> **Exercise goal**:
Your job is to retype all of the data word for word, leaving every image out.

> **Given material**:

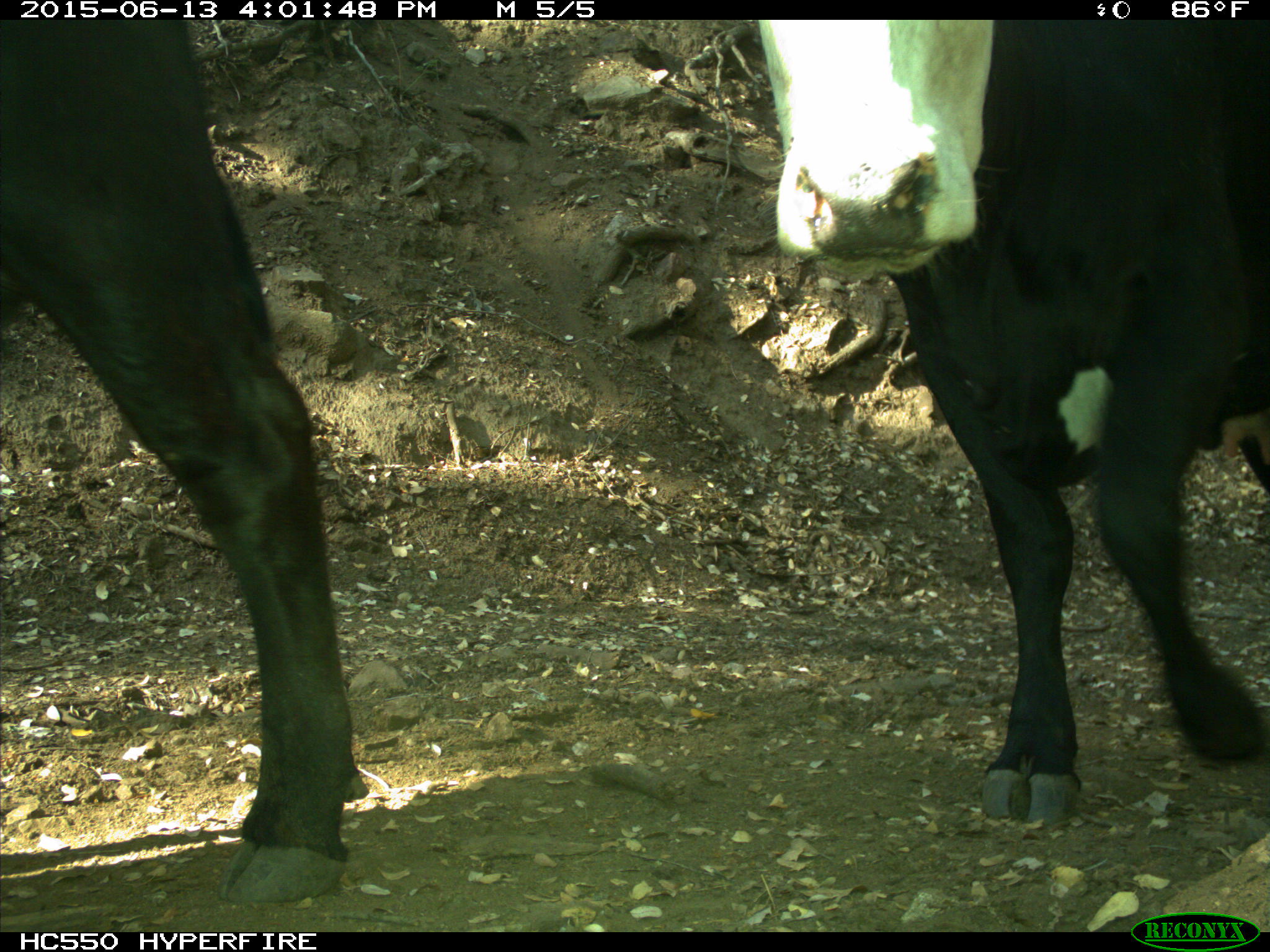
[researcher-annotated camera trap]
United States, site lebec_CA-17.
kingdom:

> **Answer to this exercise**:
[researcher-annotated camera trap]
United States, site lebec_CA-17.
kingdom:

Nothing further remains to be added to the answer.